Material information is any fact that a reasonable shareholder would consider important when deciding to buy, sell, or hold stock. The SEC and courts use the substantial likelihood test: if there's a substantial likelihood that a reasonable shareholder would want to know the information, it's material and must be disclosed publicly.
What is the final rule on cybersecurity disclosures for public companies?
The SEC's 2023 final rule requires public companies to file Form 8-K within four business days of determining that a cybersecurity incident is material. It also requires annual disclosures about cybersecurity risk management and board governance in Form 10-K. Ongoing investigations do not pause the four-business-day clock.
What is the JOBS Act and how does it affect press release compliance for business startups?
The JOBS Act reduced certain financial statements and registration disclosure requirements for emerging growth companies going public for the first time. However, it does not reduce press release compliance obligations. Once public, business startups under the JOBS Act must still comply with Regulation FD, Form 8-K requirements, and SEC anti-fraud rules.
What is Regulation S-T and how does it relate to press release filings?
Regulation S-T sets the formatting and submission standards for electronic filings with the SEC through EDGAR. For press releases filed as Form 8-K attachments, Regulation S-T determines how those documents must be formatted and submitted. Non-compliant submissions can be rejected, which delays the disclosure the rules require.
What are forward-looking statements and when is safe harbor language required?

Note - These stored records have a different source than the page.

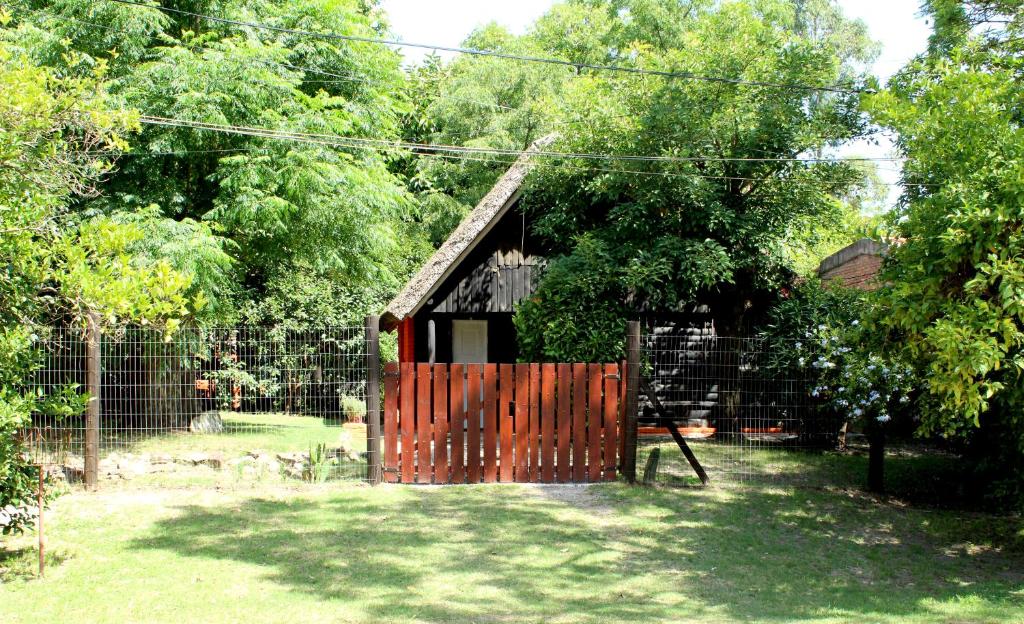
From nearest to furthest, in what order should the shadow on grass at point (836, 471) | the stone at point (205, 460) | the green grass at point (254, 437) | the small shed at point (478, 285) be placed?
the shadow on grass at point (836, 471), the green grass at point (254, 437), the stone at point (205, 460), the small shed at point (478, 285)

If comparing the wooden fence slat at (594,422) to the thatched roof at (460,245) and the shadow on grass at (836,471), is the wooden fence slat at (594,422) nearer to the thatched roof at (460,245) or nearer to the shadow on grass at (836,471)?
the shadow on grass at (836,471)

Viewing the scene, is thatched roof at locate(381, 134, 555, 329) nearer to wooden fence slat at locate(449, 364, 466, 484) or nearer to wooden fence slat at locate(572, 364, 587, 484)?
wooden fence slat at locate(449, 364, 466, 484)

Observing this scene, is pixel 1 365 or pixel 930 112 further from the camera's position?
pixel 930 112

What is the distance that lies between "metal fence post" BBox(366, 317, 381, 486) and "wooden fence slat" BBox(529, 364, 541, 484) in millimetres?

Forward-looking statements are projections, forecasts, or future-oriented claims in a press release. Safe harbor language as defined under the PSLRA is required whenever a press release includes these statements. It must identify the statements as forward-looking and list specific, real risk factors. Generic cautionary language does not earn full safe harbor protection.
What is a policy statement and how does it affect disclosure requirements?
A policy statement from the SEC or FTC is general guidance that clarifies how existing rules apply to specific situations. Policy statements carry less legal weight than final rules, but they signal clearly how enforcement action will be pursued. Companies should review relevant policy statements alongside the underlying acts and final rules.
What enforcement actions can the SEC take for non-compliant press releases?
SEC enforcement action for non-compliant press releases can include civil monetary penalties, disgorgement of profits, officer and director bars, and referral to the Department of Justice for criminal prosecution. The SEC's enforcement division actively monitors press releases from public companies and has brought cases based on earnings releases, merger announcements, and cybersecurity disclosures.
This content reflects FTC and SEC guidelines as of early 2026. It is general guidance only and does not constitute legal advice. Consult qualified legal counsel for compliance review of specific press releases or disclosure decisions.